Investing in a franchise business can seem like a quick and easy route to success: there’s already an established brand identity and goodwill, so you may think that takes a lot of the leg work and risk out of starting a business.

While this may be true to an extent, running any business is difficult, and many franchises are forced to close their doors year after year, so it’s critical that your franchise agreement doesn’t include clauses that could be detrimental to you and your future business dealings.

So before taking the leap and buying a franchise business, here are six key things to look out for when buying a franchise business and negotiating a franchise agreement.

1.Personal Guarantee

Today, franchisors have come to expect a personal guarantee from franchisees as a standard business practice, either as a separate document, or as clauses worked into the lengthy franchise agreement.

No matter the form it takes, it’s critical to carefully examine the terms of the guarantee, as it makes you personally liable for the full extent of any losses suffered by the franchisor and if the franchisee company is found in breach of any of its obligations.

2. Post-termination Provisions

Post-termination provisions or restrictive covenants usually include non-compete, non-solicitation and non-dealing clauses designed to protect the franchisor if the franchisee closes up shop and pursues another business venture in the same industry.
However, be sure to thoroughly examine the section of the post-termination provisions relating to the protection of the franchisor’s trade secrets, business methods, and expertise so that you are not left vulnerable to claims.
Ensure that reasonable periods of time and areas of operation are fixed according to the nature of the business and its specific area of operation; otherwise, this could seriously hinder your ability to conduct business in your industry later on.

3. Royalty Payments

There are a few things to consider when it comes to royalty payments. Importantly, verify that the initial franchise fee and royalty payments in the contract match up to what the franchisor has promised.

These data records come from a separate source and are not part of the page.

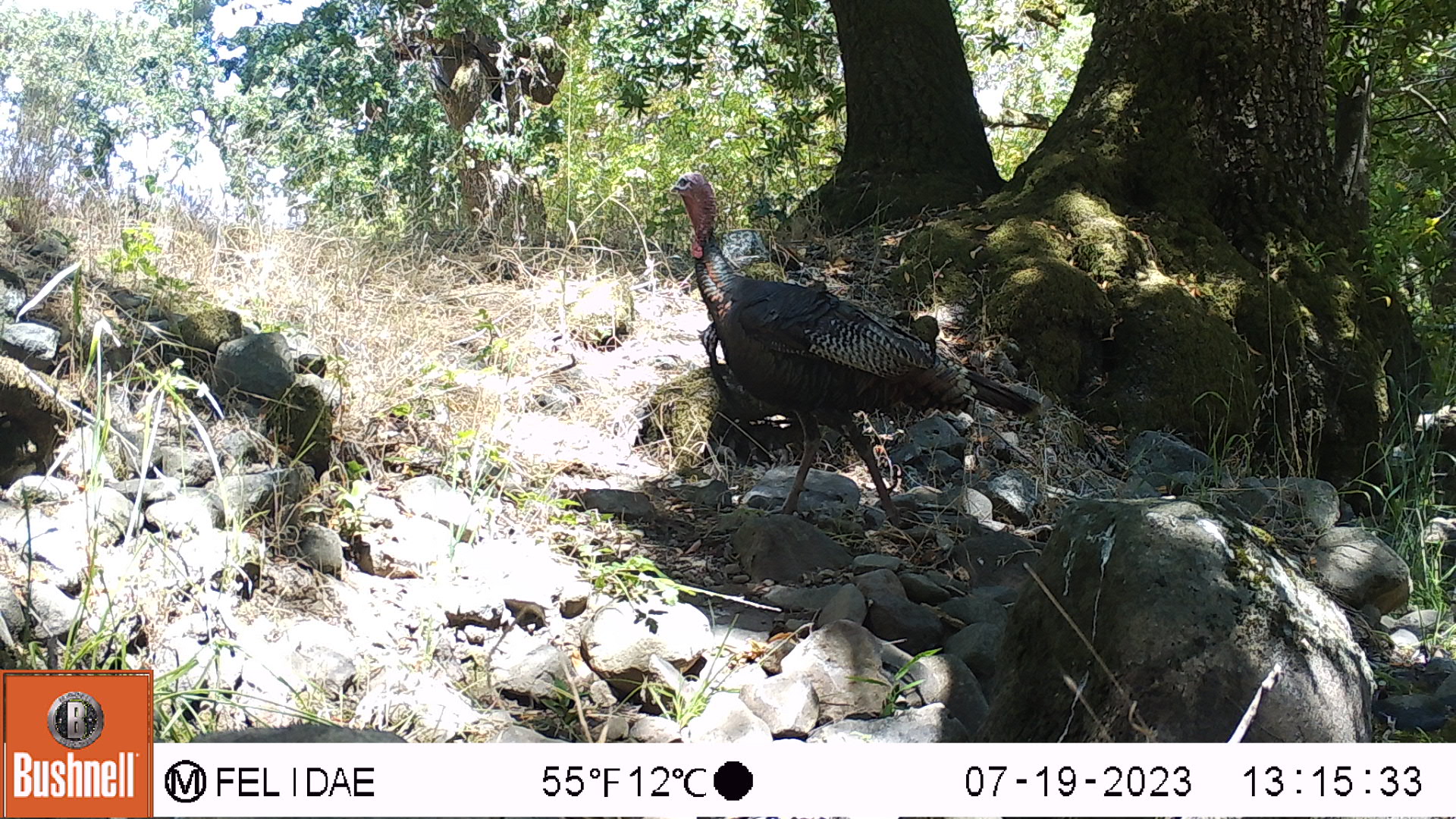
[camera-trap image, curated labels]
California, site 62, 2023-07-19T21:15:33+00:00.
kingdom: Animalia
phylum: Chordata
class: Aves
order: Galliformes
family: Phasianidae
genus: Meleagris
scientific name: Meleagris gallopavo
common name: turkey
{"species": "turkey (Meleagris gallopavo)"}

Secondly, ensure that ongoing royalty payments will be calculated as a percentage of the profit, not of the turnover. If royalties are based on the turnover, you could still be bound to pay them even if you’re operating at a loss.

4. Renewal

Franchises usually run for a 5 or 10 year term, after which the franchisee is provided with a right of renewal if they are in full compliance with the franchise agreement.

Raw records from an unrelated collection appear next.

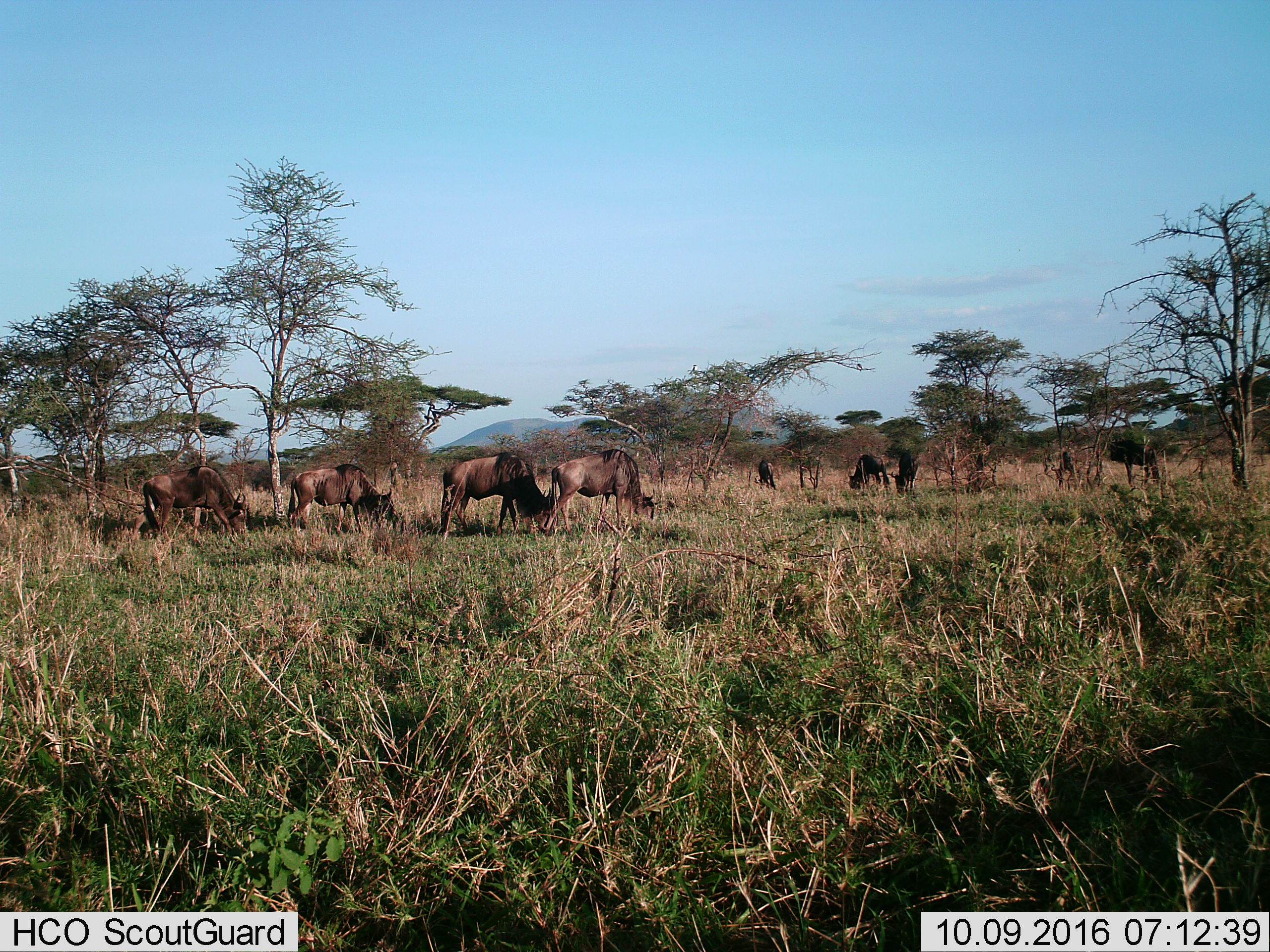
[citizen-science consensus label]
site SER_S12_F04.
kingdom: Animalia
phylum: Chordata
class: Mammalia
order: Artiodactyla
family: Bovidae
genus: Connochaetes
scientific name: Connochaetes taurinus taurinus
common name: blue wildebeest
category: wildebeestblue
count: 8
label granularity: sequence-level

Although renewal clauses should be a standard part of franchise agreements, this is not always the case, so you should have the agreement reviewed by a professional to ensure that you will have the right to renew.

Otherwise you could face the risk of investing significant resources into running the business, only to lose it to the franchisor or a new operator after expiry of the initial term.

5. Due diligence

Time and time again, franchises have been marketed as being vastly profitable and a great business opportunity, and yet when a new franchisee takes on the outlet, it struggles and ultimately goes out of business. It turns out that the franchise may have inflated its financial figures and only given financial figures for some years, and not all.

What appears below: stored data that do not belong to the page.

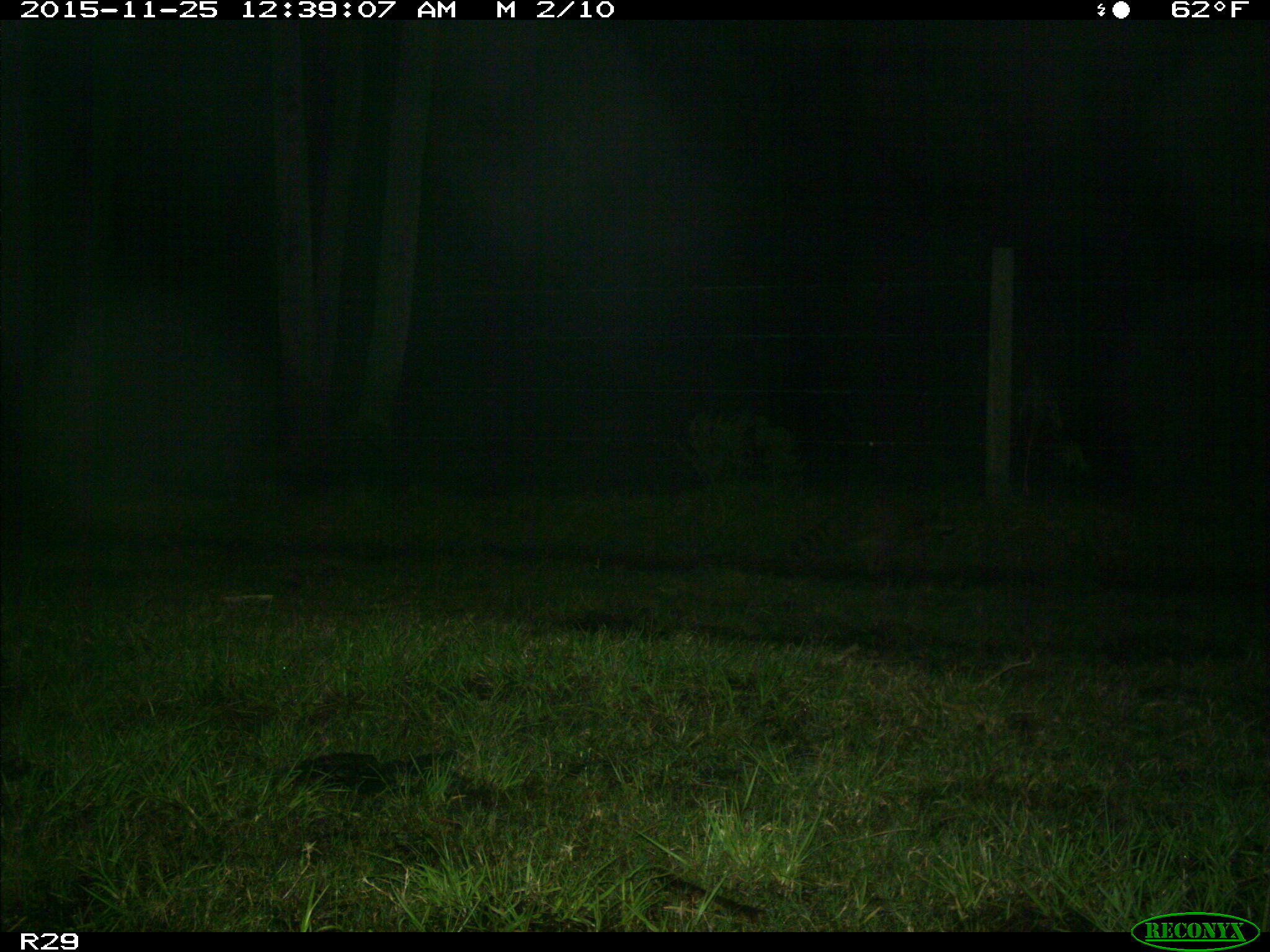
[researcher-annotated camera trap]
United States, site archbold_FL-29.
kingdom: Animalia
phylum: Chordata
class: Mammalia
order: Carnivora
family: Procyonidae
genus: Procyon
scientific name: Procyon lotor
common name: common raccoon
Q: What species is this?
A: Procyon lotor (common raccoon).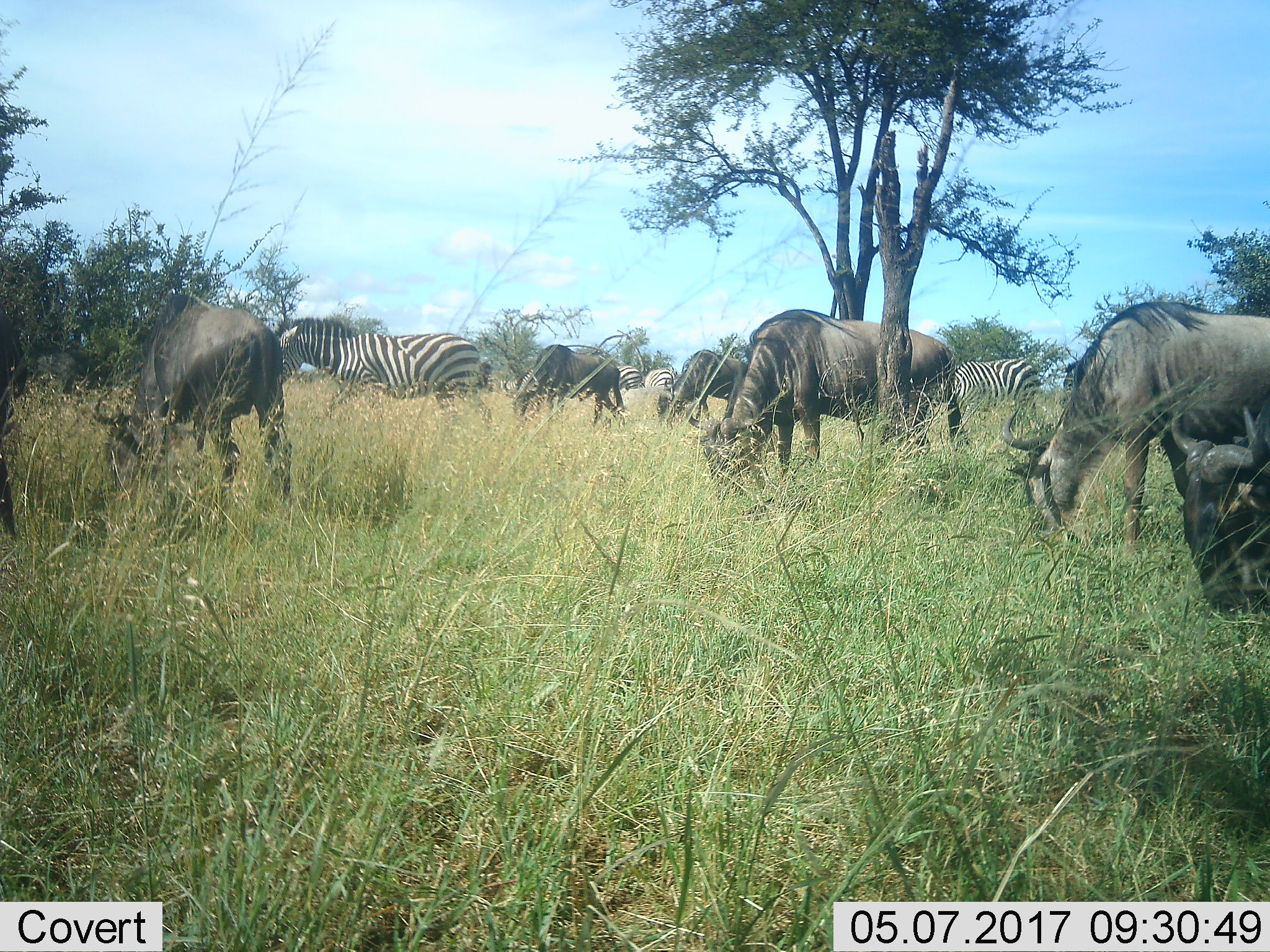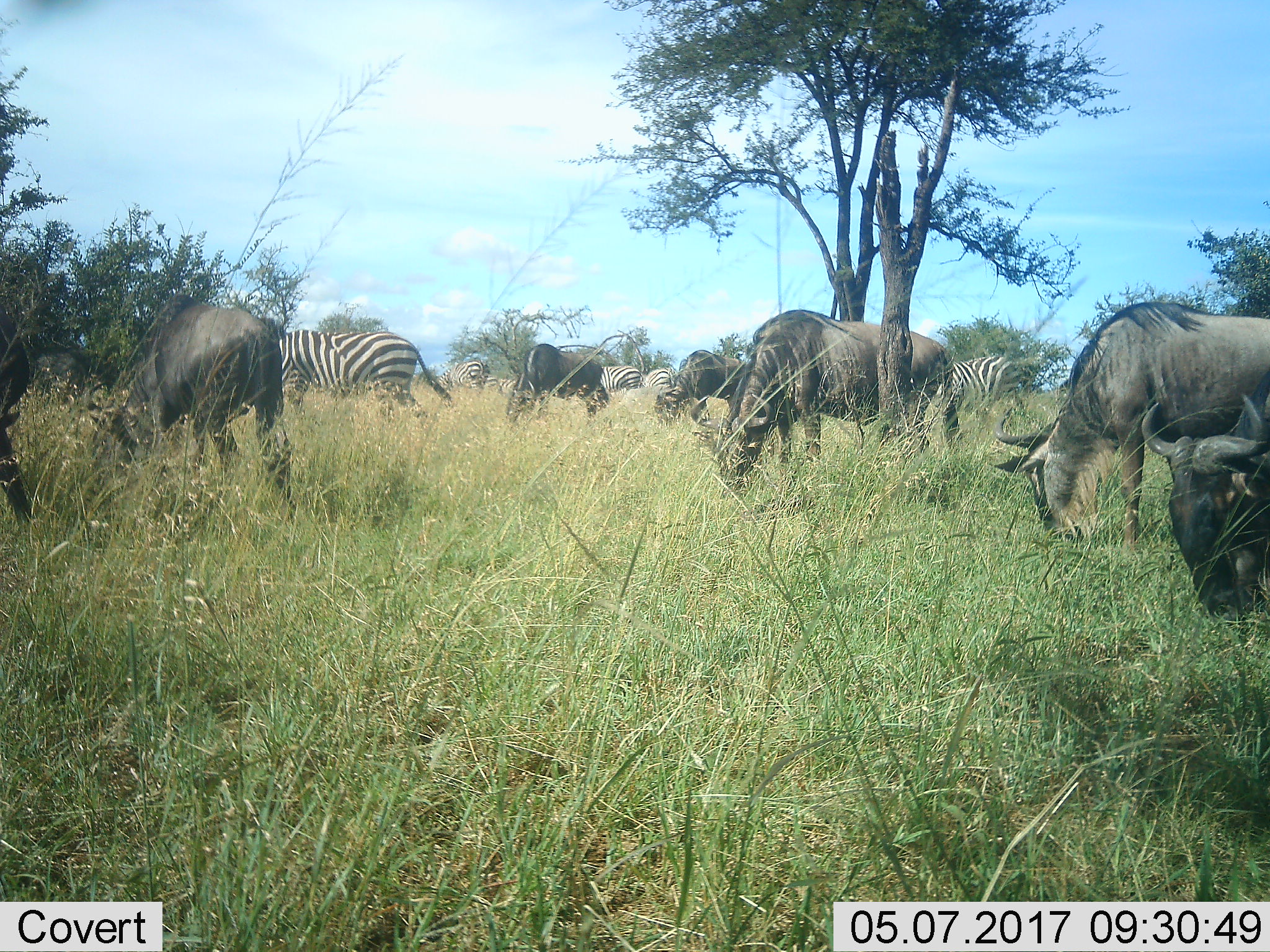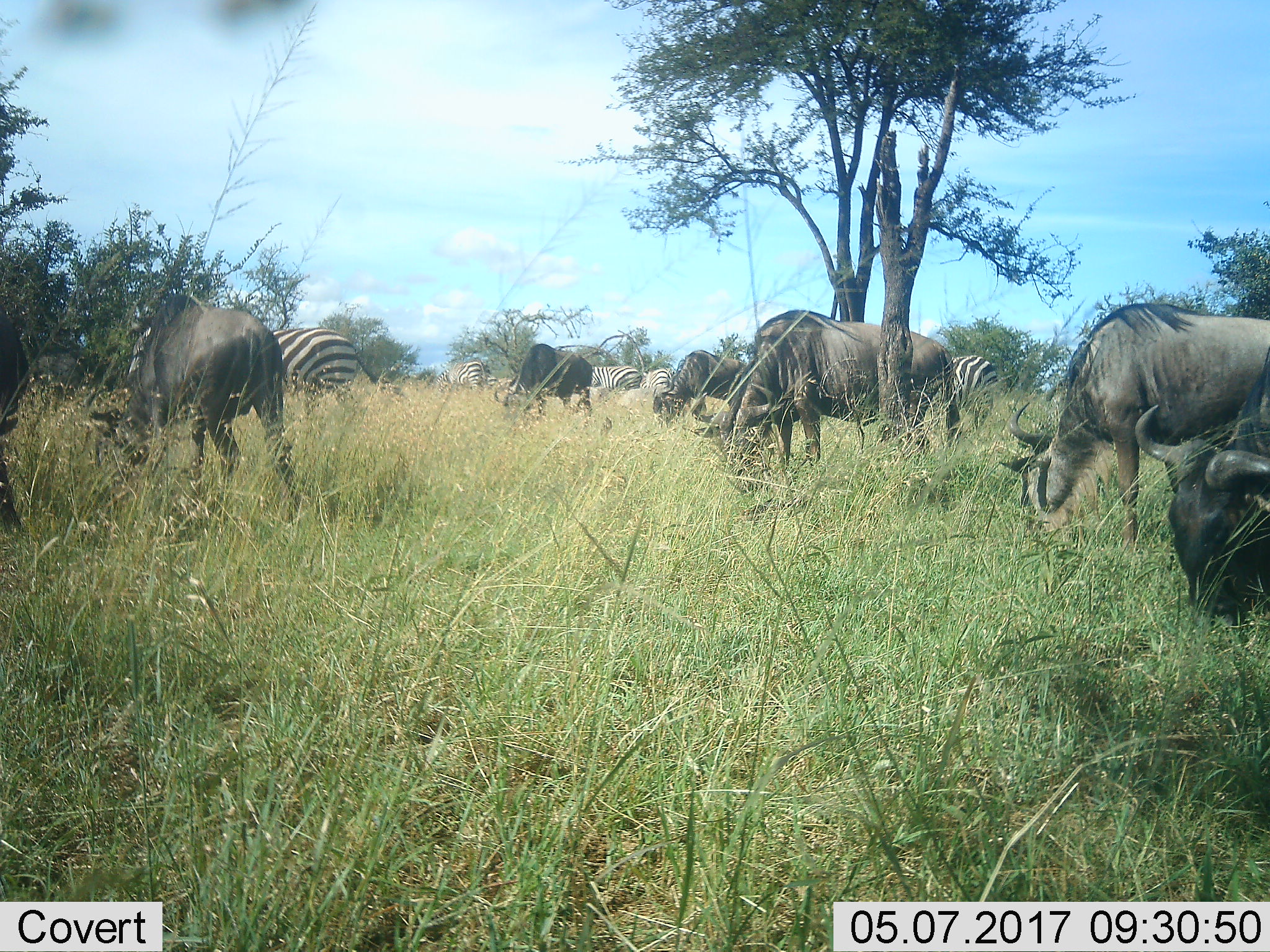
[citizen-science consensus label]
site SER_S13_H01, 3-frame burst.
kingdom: Animalia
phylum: Chordata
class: Mammalia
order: Artiodactyla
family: Bovidae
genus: Connochaetes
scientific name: Connochaetes taurinus taurinus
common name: blue wildebeest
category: wildebeestblue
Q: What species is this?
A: Wildebeestblue (blue wildebeest) (Connochaetes taurinus taurinus).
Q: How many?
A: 6.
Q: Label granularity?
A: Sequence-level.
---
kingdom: Animalia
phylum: Chordata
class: Mammalia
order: Perissodactyla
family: Equidae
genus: Equus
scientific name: Equus quagga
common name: plains zebra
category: zebraplains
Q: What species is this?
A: Zebraplains (plains zebra) (Equus quagga).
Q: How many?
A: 5.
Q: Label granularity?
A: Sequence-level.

You may think that it would be easy to sue the franchisor for misrepresentation, but the UK operates a ‘buyer beware’ approach to purchasing a business (or even property), which means that you must ensure that you have carried out all necessary legal and financial due diligence to be satisfied of the franchise’s viability.

Unfortunately, case law often favours franchisors in such matters and therefore it is imperative to ask all the right questions before signing up to the franchise agreement.

6. Selling the Franchise

Should you wish to sell the franchise business in the future, it is essential to check whether the agreement stipulates that the franchisee must pay the franchisor a percentage of the final sale price.

Even though the franchisor will likely have the first right to purchase the business, it’s imperative that the agreement permits you to sell the business at market value at any time before the expiration of the franchise agreement; this way you can reap the most benefit from the sale. Also be sure to check that any transfer fees are not excessive.